• **SCHRIFTLICHE AUFGABE 1**
Wann hat die Bundesregierung laut dem Textauszug das Bundesaufnahmeprogramm für besonders gefährdete Menschen aus Afghanistan vorgestellt?
• **SCHRIFTLICHE AUFGABE 2**
Geben Sie den Abschnitt des Textauszugs wortgetreu wieder, beginnend mit „Wie wenig feministisch“ und fortlaufend bis einschließlich „gibt es nicht.“.
• **SCHRIFTLICHE AUFGABE 3**
Warum gelten die Sicherheitsinterviews im Textauszug als besonders fragwürdig? Antworten Sie in ein bis drei Sätzen.

• **VORLIEGENDER TEXTAUSZUG**

☆ ☆ ☆ ☆

Dass bereits faktisch ein Aufnahmestopp für Afghan:innen besteht, findet in der Debatte kaum Beachtung. Im Oktober 2022 präsentierte die Bundesregierung stolz das humanitäre „Bundesaufnahmeprogramm für besonders gefährdete Menschen aus Afghanistan“, doch dieses wurde schnell von mehreren Skandalen überschattet. Von den monatlich versprochenen tausend Evakuierungen – insgesamt also mehr als 20.000 Menschen – wurde nicht einmal ein Bruchteil, keine 1000, realisiert. Als 2023 die Debatte um islamistische Gefährder wieder aufflammte, führte die Regierung sogenannte Sicherheitsinterviews durch. Diese dienten oft als Vorwand, um Afghan:innen die bereits erteilte Aufnahmezusage zu entziehen. Besonders fragwürdig sind die Sicherheitsinterviews, die sich auf rassistische Klischees stützen, etwa durch Fragen zur sexuellen Selbstbestimmung. Es stellt sich die Frage, ob weite Teile der CDU/CSU und AfD diese Interviews selbst bestehen würden.

Wie wenig feministisch und außenpolitisch die Frage des Umgangs mit Afghanistan und Afghan:innen ist, zeigt sich deutlich: Alles ist eine innenpolitische und wahltaktische Frage. Die Streichung von 90% der Mittel für das Programm durch Innenministerin Faeser ist ein erschreckendes Zeichen dafür, wie wenig die Versprechen der neuen Regierung zählen. Aufarbeitung und Verantwortung gibt es nicht.

„Ausländer raus“ ist längst Mainstream

Anstatt sich ernsthaft mit den Ursachen islamistischer Gewalt auseinanderzusetzen, wird oft übersehen, dass die Radikalisierung vieler Menschen durch eine Politik gefördert wird, die zwar von Menschenrechten und Rechtsstaatlichkeit spricht, diese aber je nach eigenen Interessen selektiv anwendet. Diese vernachlässigten Menschen werden dann von extremistischen Ideologien wie dem Islamismus aufgefangen, die ihnen eine scheinbare Alternative bieten. Dabei wird auch übersehen, dass der Kampf gegen den Faschismus nicht konsequent geführt wird – schließlich sind Islamismus und rechte Ideologien weltweit nur unterschiedliche Ausdrucksformen desselben Problems.

☆ ☆ ☆ ☆

• **BEREITGESTELLTE ANGABEN**
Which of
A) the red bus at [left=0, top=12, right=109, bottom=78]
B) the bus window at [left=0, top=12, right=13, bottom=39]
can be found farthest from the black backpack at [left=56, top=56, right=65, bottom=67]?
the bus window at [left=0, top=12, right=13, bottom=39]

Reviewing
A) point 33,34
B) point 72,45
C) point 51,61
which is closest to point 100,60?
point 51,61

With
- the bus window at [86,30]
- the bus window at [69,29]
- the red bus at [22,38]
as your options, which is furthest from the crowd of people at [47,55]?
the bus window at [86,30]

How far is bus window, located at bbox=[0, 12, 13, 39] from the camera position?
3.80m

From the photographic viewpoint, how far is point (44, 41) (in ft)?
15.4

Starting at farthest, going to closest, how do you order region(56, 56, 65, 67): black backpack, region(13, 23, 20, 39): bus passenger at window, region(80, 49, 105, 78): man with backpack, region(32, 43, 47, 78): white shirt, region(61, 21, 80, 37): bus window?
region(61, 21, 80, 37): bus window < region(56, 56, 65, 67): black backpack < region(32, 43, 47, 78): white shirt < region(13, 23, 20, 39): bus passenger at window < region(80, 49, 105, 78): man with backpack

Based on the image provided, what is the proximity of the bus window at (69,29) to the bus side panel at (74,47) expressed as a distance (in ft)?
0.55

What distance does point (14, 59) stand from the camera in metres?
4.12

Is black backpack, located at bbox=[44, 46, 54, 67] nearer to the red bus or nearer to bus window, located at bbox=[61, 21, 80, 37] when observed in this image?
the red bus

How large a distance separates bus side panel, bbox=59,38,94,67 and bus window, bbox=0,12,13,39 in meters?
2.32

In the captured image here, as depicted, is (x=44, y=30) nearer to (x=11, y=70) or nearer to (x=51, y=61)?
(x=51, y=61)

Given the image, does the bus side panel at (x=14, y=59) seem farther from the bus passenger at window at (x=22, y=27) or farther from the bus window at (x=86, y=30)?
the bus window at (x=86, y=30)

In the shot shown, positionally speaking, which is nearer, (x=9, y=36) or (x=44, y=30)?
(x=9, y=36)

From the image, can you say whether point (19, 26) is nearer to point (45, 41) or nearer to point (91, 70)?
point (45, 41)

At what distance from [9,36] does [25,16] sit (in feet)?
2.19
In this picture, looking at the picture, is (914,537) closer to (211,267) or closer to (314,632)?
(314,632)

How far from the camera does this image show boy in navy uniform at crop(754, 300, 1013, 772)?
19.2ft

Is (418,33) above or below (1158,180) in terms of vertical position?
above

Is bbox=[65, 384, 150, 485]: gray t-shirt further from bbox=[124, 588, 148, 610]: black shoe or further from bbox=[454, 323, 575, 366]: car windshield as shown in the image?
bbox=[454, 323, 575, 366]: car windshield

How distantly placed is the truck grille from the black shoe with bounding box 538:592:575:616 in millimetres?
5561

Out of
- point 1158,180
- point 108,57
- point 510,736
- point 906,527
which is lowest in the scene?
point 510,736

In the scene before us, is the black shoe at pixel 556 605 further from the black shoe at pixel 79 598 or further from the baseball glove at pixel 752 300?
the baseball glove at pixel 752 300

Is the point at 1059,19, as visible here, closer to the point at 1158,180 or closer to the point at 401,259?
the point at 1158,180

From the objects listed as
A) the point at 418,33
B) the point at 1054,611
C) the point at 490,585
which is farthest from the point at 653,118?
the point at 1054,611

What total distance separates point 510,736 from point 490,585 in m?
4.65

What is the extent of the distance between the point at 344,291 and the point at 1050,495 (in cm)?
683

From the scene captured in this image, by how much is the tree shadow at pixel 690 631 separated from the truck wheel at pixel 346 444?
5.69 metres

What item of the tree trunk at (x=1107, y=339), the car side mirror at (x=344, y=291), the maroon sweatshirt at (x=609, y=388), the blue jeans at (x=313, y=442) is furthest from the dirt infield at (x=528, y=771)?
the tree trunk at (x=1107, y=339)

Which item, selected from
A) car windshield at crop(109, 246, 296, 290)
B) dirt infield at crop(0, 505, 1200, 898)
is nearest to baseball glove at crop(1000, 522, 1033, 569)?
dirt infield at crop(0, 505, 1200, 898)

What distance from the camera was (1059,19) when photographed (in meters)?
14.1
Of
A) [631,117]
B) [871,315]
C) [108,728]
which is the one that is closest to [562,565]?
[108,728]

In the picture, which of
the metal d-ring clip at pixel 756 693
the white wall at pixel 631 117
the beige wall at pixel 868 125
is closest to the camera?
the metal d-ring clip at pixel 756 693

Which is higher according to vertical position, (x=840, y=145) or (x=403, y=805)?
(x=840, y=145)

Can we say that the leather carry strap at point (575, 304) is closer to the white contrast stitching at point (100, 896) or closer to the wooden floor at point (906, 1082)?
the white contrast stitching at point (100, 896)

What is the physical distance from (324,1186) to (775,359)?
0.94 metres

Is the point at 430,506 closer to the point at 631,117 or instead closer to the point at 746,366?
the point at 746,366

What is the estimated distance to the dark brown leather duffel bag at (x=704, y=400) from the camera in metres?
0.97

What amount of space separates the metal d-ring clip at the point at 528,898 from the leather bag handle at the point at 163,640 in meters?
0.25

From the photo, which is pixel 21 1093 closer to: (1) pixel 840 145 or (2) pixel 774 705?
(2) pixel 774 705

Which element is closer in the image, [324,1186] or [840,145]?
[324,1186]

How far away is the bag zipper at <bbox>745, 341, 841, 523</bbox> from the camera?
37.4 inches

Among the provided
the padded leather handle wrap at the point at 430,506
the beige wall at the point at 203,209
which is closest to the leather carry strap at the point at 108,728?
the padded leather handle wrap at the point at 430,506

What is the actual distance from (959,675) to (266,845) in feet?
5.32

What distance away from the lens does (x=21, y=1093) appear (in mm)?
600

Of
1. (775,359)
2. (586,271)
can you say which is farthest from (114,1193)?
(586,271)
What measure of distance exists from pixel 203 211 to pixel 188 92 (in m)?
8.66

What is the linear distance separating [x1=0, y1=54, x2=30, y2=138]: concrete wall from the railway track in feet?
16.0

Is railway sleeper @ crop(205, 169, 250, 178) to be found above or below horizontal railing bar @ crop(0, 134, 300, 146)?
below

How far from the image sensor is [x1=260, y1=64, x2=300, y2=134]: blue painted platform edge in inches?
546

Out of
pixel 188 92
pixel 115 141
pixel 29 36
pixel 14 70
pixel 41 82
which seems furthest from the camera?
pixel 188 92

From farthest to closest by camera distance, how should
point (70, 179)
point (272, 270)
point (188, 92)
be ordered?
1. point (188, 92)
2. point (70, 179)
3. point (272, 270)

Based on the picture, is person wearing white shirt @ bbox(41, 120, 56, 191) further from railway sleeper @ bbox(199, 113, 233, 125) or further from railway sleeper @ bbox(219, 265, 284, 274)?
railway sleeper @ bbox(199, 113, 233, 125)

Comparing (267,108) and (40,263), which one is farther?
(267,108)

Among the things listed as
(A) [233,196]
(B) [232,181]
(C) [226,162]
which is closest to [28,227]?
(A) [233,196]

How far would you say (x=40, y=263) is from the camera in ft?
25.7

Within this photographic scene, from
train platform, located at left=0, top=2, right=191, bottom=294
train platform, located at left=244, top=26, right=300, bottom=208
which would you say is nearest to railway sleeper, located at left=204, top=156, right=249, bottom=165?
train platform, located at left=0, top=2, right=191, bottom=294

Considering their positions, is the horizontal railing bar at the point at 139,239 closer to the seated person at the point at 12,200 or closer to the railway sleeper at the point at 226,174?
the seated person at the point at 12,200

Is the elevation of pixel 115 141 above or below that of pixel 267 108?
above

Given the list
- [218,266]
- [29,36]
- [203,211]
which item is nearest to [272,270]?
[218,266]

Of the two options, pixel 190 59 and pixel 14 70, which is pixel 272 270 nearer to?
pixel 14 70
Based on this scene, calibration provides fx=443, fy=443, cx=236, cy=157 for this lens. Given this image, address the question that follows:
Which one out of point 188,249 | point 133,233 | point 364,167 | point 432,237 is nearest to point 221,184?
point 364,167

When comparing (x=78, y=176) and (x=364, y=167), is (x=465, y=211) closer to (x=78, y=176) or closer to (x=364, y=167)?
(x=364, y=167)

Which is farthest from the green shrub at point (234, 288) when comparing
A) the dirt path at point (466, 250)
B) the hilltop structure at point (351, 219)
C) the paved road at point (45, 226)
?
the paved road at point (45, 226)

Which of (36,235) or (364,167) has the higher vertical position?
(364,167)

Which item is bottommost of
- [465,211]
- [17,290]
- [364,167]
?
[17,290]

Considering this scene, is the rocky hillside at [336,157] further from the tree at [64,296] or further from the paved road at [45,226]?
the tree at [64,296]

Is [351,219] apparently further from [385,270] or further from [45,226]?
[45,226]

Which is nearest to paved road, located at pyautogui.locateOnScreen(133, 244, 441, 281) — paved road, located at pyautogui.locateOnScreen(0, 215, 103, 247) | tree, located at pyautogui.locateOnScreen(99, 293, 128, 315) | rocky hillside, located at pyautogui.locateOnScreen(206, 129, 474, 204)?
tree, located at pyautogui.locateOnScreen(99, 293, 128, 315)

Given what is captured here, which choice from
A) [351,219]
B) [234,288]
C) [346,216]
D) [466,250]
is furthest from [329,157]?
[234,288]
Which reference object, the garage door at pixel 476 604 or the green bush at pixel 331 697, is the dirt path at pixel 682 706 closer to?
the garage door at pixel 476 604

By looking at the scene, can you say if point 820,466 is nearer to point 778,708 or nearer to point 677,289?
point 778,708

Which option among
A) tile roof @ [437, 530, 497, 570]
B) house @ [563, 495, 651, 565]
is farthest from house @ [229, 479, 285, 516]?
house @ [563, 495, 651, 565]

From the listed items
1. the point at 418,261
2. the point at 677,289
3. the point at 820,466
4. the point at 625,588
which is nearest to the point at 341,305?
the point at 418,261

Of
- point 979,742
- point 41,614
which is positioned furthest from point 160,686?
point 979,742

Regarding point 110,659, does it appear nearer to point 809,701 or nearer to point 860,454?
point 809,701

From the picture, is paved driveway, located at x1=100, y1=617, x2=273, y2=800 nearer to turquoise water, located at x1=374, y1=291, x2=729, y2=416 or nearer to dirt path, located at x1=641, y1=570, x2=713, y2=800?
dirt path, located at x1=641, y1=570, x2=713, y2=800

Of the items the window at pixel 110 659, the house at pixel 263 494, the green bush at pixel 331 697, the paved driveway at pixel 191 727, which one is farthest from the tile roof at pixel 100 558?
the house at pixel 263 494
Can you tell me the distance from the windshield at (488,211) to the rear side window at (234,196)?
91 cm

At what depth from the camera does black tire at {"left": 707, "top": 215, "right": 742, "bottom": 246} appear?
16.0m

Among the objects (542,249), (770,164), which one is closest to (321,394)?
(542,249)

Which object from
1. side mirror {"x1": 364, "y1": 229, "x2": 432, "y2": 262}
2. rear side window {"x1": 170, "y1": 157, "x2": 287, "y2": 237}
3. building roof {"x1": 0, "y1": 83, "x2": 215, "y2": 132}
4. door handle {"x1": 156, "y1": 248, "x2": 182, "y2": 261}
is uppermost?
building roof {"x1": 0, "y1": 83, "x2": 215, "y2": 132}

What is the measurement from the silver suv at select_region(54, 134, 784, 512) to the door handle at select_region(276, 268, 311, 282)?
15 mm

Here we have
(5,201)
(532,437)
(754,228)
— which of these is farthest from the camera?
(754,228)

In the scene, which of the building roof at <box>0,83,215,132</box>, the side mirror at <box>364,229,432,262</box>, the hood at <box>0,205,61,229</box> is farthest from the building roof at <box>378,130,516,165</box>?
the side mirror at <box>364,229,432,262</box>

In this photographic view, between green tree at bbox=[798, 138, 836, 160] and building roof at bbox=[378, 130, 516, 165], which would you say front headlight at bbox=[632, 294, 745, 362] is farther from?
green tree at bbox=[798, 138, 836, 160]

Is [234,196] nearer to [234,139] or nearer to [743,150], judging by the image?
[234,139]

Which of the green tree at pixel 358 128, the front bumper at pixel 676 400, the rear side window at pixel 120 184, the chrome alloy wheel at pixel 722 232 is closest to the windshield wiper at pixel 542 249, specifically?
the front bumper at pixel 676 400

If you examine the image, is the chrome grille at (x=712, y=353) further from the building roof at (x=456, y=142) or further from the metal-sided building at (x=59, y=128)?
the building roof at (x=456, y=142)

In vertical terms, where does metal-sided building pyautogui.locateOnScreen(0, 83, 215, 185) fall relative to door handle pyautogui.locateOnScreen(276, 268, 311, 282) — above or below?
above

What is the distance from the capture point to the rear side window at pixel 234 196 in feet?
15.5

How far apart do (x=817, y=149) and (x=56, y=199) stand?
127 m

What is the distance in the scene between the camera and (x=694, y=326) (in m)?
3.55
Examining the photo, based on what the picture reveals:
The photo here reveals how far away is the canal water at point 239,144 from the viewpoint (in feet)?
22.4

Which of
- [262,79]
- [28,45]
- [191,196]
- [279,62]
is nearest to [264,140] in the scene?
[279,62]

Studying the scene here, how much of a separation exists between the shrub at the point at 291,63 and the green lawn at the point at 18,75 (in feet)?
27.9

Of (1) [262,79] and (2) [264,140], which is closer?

☆ ☆ ☆ ☆

• **LÖSUNG DER AUFGABE 1**
Im Oktober 2022.

• **LÖSUNG DER AUFGABE 2**
Wie wenig feministisch und außenpolitisch die Frage des Umgangs mit Afghanistan und Afghan:innen ist, zeigt sich deutlich: Alles ist eine innenpolitische und wahltaktische Frage. Die Streichung von 90% der Mittel für das Programm durch Innenministerin Faeser ist ein erschreckendes Zeichen dafür, wie wenig die Versprechen der neuen Regierung zählen. Aufarbeitung und Verantwortung gibt es nicht.

• **LÖSUNG DER AUFGABE 3**
Die Sicherheitsinterviews gelten als besonders fragwürdig, weil sie sich auf rassistische Klischees stützen. Als Beispiel nennt der Textauszug Fragen zur sexuellen Selbstbestimmung.